■ **SET PROBLEM 1**
In the shareholder thread, which section was the thread moved to?
■ **SET PROBLEM 2**
Please quote the shareholder thread word for word from "If you are with" to "doctorj (3 August 2007)".

# How do you find out the major shareholders?



## Renhoek (3 August 2007)

Alright, newbie question: how do you find out who the major shareholders are in a company?


----------



## Joe Blow (3 August 2007)

Moved this thread to 'Beginners Lounge'.


----------



## springhill (3 August 2007)

Renhoek said:


> Alright, newbie question: how do you find out who the major shareholders are in a company?




Most of the time his information is on the company website, under corporate/investor information. Barring that try e-mailing the company or calling them. I recently came across this problem trying to find top 20 of ATV, was like pulling teeth trying to get this out of them. Very unhelpful mob, hope their business skills are better than their PR!!


----------



## Julia (3 August 2007)

If you are with E-trade (and other brokers probably have the same facility)
just type in the code for the company you want in "Quote", then click on "Profile" and in the line below you will see "Major Shareholders".


----------



## doctorj (3 August 2007)

You could always call the company and ask them to fax/email through their latest top 20.  Most companies will be pretty helpful.


----------



## Millsy (6 August 2007)

Renhoek said:


> Alright, newbie question: how do you find out who the major shareholders are in a company?





Heres an interesting site on insider buying you might like to look around


http://www.secform4.com/buying.htm


----------

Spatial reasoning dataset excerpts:
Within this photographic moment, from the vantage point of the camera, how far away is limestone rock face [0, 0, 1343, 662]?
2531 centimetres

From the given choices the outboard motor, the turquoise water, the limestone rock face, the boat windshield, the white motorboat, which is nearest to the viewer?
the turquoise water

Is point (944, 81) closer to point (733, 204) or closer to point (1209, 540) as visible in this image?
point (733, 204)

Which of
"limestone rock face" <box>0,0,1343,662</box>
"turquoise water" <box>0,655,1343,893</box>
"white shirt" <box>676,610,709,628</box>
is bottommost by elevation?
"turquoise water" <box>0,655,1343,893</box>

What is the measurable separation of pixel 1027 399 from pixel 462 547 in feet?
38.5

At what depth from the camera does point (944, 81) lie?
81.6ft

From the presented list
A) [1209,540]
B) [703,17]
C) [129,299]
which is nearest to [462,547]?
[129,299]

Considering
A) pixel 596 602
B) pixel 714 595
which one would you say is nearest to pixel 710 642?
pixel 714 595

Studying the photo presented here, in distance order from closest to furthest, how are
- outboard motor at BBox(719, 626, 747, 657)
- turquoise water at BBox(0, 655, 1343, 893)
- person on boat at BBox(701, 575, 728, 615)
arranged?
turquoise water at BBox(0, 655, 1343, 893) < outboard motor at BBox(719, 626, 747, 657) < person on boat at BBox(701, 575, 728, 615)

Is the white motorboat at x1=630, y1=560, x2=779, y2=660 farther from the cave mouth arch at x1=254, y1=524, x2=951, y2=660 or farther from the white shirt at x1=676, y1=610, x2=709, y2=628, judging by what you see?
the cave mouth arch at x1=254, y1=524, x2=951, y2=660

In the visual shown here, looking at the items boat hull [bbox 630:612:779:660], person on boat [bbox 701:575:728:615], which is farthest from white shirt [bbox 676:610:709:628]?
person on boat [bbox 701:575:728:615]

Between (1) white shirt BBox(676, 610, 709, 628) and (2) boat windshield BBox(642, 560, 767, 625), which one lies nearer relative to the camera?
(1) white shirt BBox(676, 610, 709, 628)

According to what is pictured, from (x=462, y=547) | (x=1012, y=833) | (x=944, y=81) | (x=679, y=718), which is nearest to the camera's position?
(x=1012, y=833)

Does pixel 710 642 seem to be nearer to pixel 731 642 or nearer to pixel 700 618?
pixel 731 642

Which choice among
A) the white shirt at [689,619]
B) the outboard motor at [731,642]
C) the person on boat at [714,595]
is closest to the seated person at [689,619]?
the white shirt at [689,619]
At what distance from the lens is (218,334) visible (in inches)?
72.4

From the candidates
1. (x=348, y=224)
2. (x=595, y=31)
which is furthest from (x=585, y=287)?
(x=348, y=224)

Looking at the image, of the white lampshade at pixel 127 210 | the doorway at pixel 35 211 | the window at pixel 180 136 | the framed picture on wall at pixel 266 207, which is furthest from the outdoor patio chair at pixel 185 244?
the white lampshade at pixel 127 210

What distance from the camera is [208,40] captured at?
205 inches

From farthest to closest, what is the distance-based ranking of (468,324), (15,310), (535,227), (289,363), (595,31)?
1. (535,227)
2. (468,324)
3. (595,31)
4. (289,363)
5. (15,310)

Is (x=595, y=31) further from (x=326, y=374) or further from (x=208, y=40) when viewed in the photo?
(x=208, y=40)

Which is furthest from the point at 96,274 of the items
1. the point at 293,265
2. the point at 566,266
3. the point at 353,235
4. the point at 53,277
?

■ **TASK RESULT 1**
Beginners Lounge

■ **TASK RESULT 2**
If you are with E-trade (and other brokers probably have the same facility)
just type in the code for the company you want in "Quote", then click on "Profile" and in the line below you will see "Major Shareholders".


----------



## doctorj (3 August 2007)